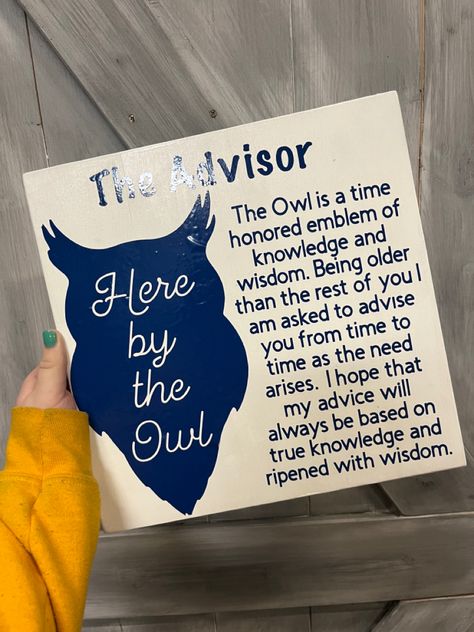 Ffa Jacket Shadow Box Ideas, Ffa Cricut Projects, Ffa Gifts For Advisors, Ag Teacher Bulletin Boards, Ffa Teacher Appreciation Gifts, Ag Projects Ideas, Ag Classroom Decor, Ffa Banquet Ideas Decorations, Ffa Advisor Gifts Ideas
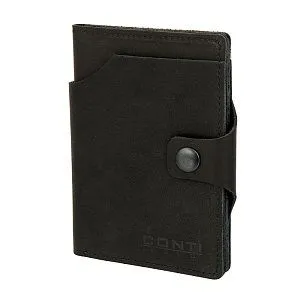 портмоне CONTI UOMO 1426102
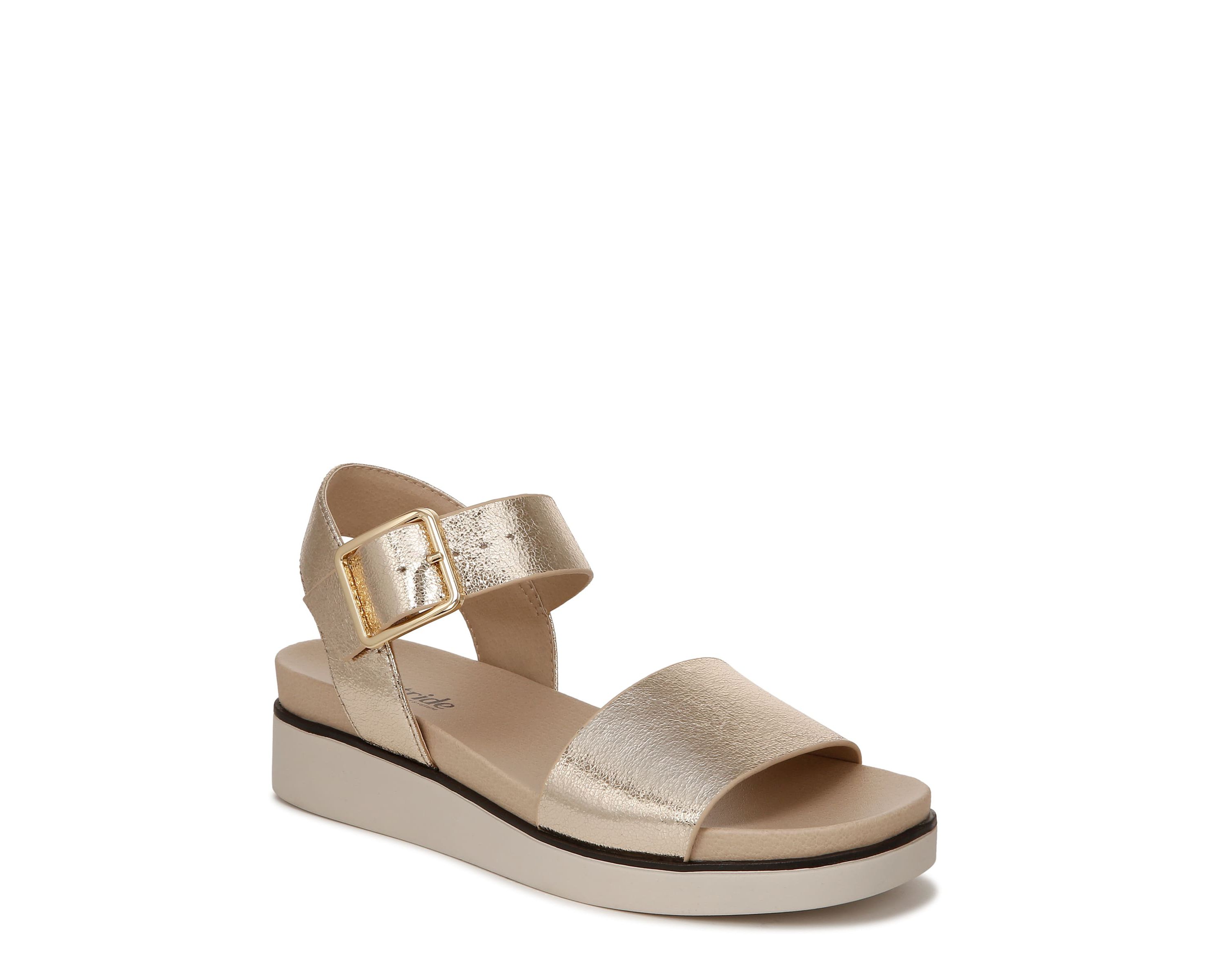 Gillian Sandal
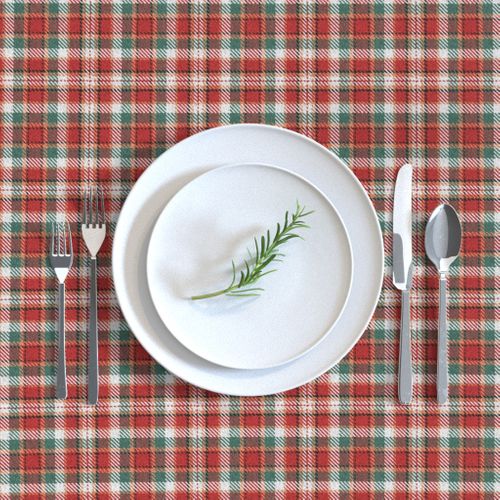 HOME_GOOD_RECTANGULAR_TABLE_CLOTH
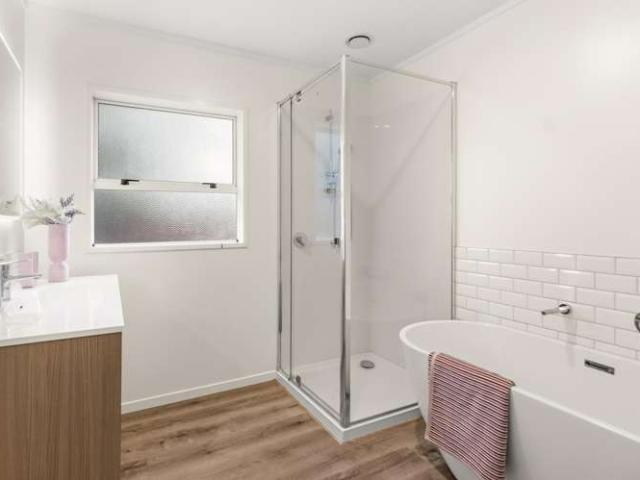 House for sale in Hamilton, Waikato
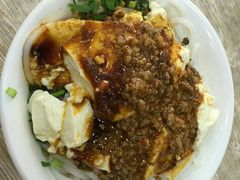 -豆香园(龙翔店)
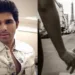 Allu Sirish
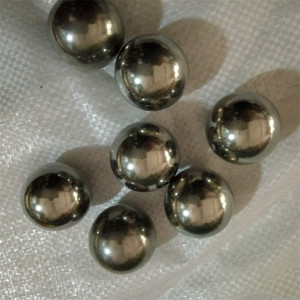 Bille en acier filetée de 25 mm avec manchons en aluminium, pièces universelles, adaptateur pour <span class=keywords><strong>USM</strong></span> <span class=keywords><strong>Haller</strong></span>, normes ANSI et AISI - Product Image 4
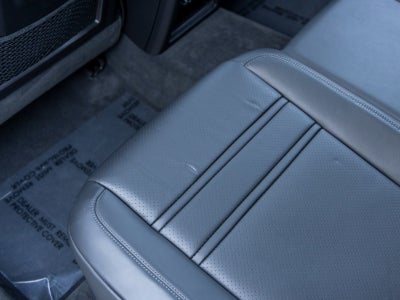 2025 Porsche Cayenne Cayenne Coupe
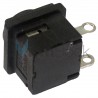 Conector Dc Jack Sony Vaio Vgn-cr Pcg-frv Vgn-fj Jk59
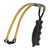 Marksman Classic II Basic Slingshot 3027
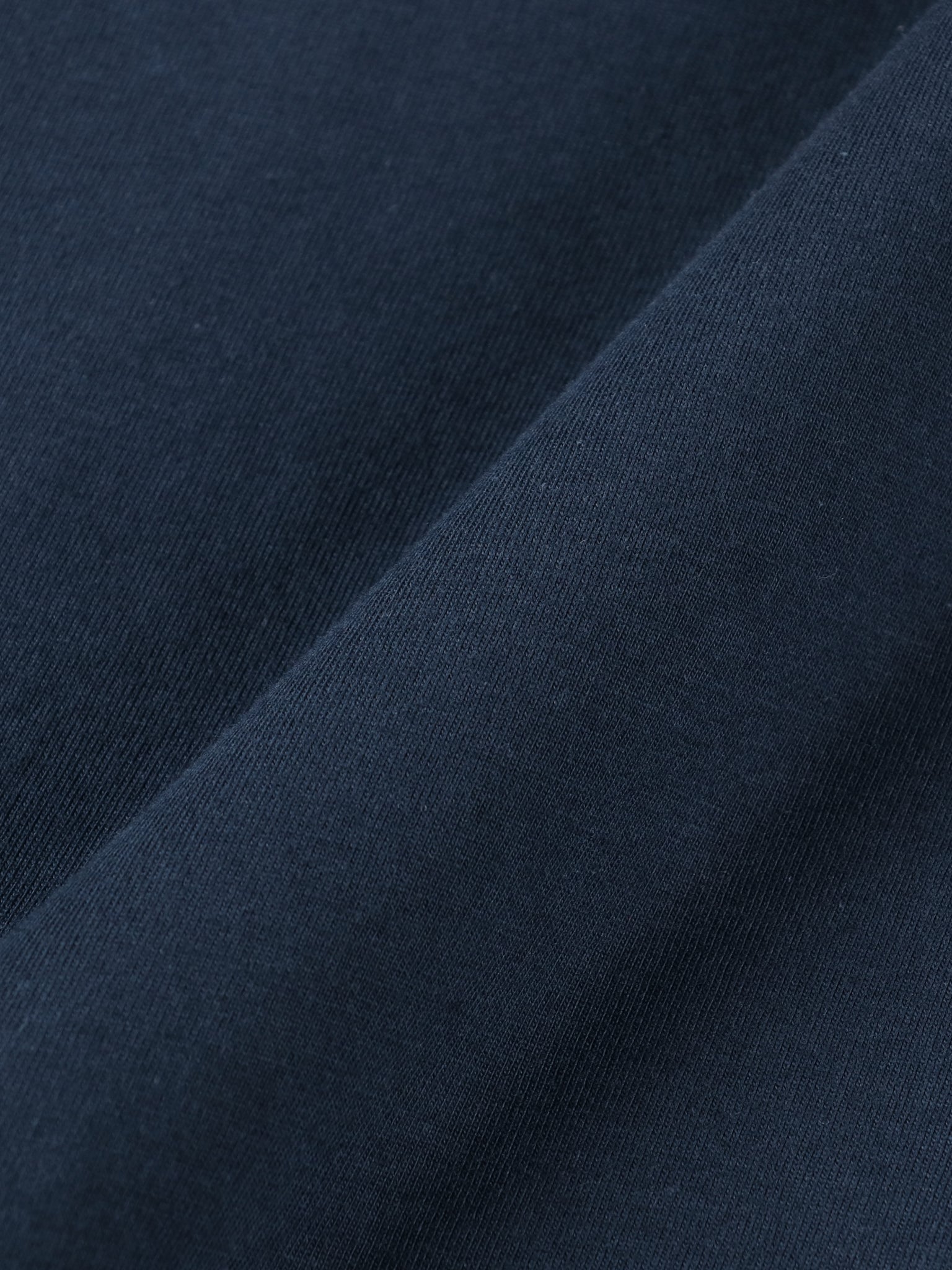DrySilkyCotton® T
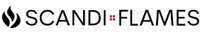 ScandiFlames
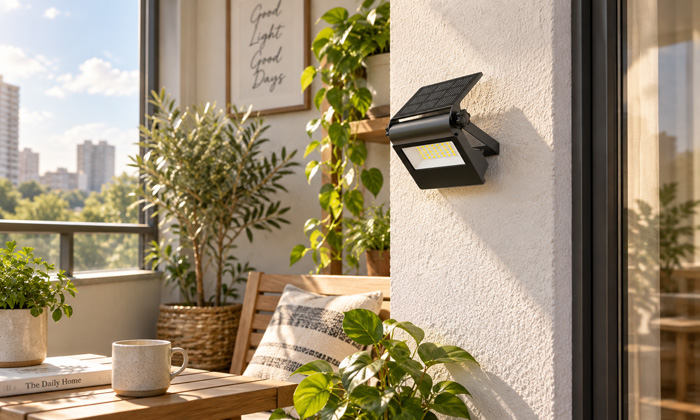 Do-Solar-Powered-Lights-Work-Indoors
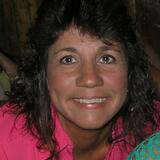 Clotilde from Bozeman | Woman | 49 years old | Leo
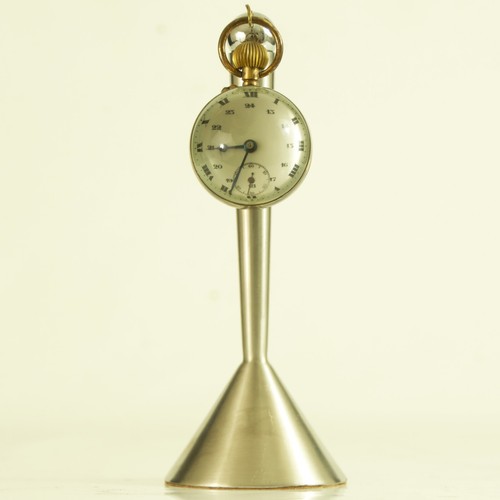 Very rare ball clock - ball,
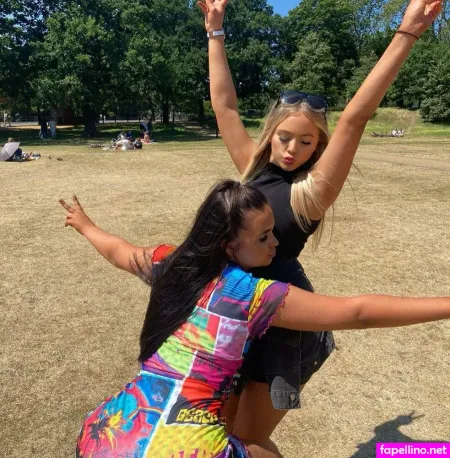 Lucy M 1 OnlyFans Thumbnail #pw7H7FZins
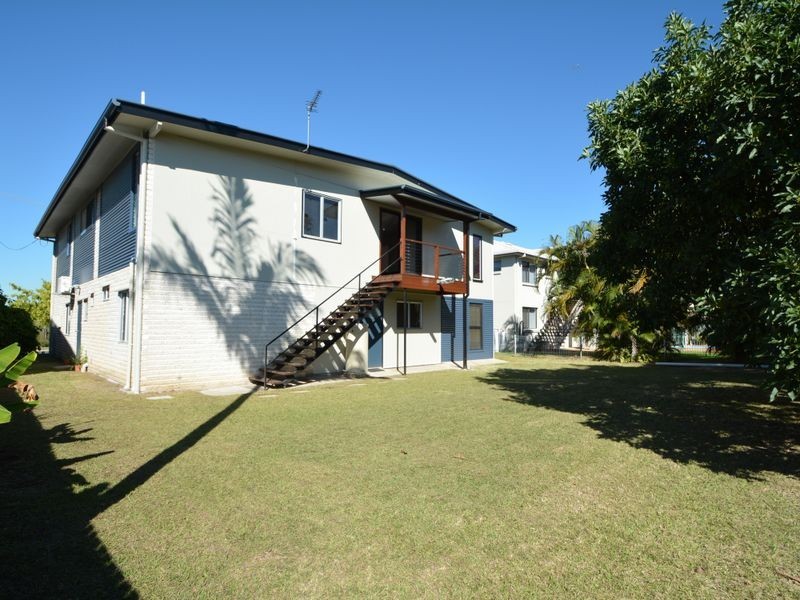 79 Tarcoola Drive, Boyne Island QLD 4680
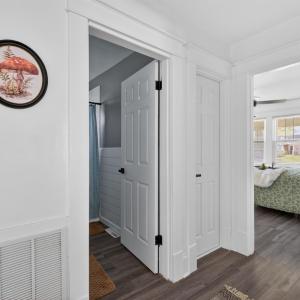 Photo #17 of 1511 Radcliff Avenue, Lynchburg, VA 0.2 acres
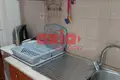 Estudio 1 habitación 40 m² en Kavala Municipality, Grecia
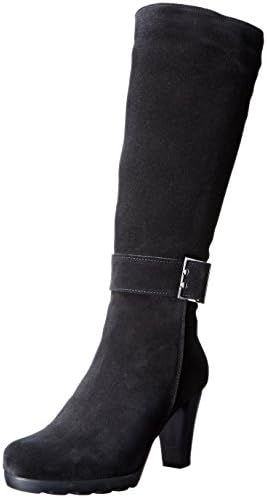 La Canadienne Women's Merav Boot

-*-*-

### EXERCISE DIRECTIONS:
Restate word for word the lines of the data above that begin at the line with "Gillian Sandal" and end at the line with "ScandiFlames", keeping both ends and dropping every picture.

### RESPONSE TO THIS TASK:
 Gillian Sandal
 HOME_GOOD_RECTANGULAR_TABLE_CLOTH
 House for sale in Hamilton, Waikato
 -豆香园(龙翔店)
 Allu Sirish
 Bille en acier filetée de 25 mm avec manchons en aluminium, pièces universelles, adaptateur pour <span class=keywords><strong>USM</strong></span> <span class=keywords><strong>Haller</strong></span>, normes ANSI et AISI - Product Image 4
 2025 Porsche Cayenne Cayenne Coupe
 Conector Dc Jack Sony Vaio Vgn-cr Pcg-frv Vgn-fj Jk59
 Marksman Classic II Basic Slingshot 3027
DrySilkyCotton® T
 ScandiFlames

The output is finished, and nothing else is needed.